Jonas Latz (Heriot-Watt University, Edinburgh) & Jeremie Houssineau (University of Warwick, UK)
Jonas Latz:
Optimisation problems with discrete and continuous data appear in statistical estimation, machine learning, functional data science, robust optimal control, and variational inference. The 'full' target function in such an optimisation problem is given by the integral over a family of parameterised target functions with respect to a discrete or continuous probability measure. Such problems can often be solved by stochastic optimisation methods: performing optimisation steps with respect to the parameterised target function with randomly switched parameter values. In this talk, we discuss a continuous-time variant of the stochastic gradient descent algorithm. This so-called stochastic gradient process couples a gradient flow minimising a parameterised target function and a continuous-time 'index' process which determines the parameter.

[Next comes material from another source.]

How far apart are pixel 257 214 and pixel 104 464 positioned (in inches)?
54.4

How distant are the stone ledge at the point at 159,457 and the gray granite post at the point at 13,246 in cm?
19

We first briefly introduce the stochastic gradient processes for finite, discrete data which uses pure jump index processes. Then, we move on to continuous data. Here, we allow for very general index processes: reflected diffusions, pure jump processes, as well as other Lévy processes on compact spaces. Thus, we study multiple sampling patterns for the continuous data space. We show that the stochastic gradient process can approximate the gradient flow minimising the full target function at any accuracy. Moreover, we give convexity assumptions under which the stochastic gradient process with constant learning rate is geometrically ergodic. In the same setting, we also obtain ergodicity and convergence to the minimiser of the full target function when the learning rate decreases over time sufficiently slowly.
Jeremie Houssineau:
It is widely acknowledged that there are two types of uncertainty, random/aleatory and deterministic/epistemic. Yet, Bayesian inference conflates these and uses probability theory throughout. In this talk, I will argue that there are cases where possibility theory can be successfully used instead of, or in conjunction with, probabilistic Bayesian inference to yield intuitive yet principled solutions to complex problems. This will be illustrated via applications to robust inference, data assimilation and space domain awareness.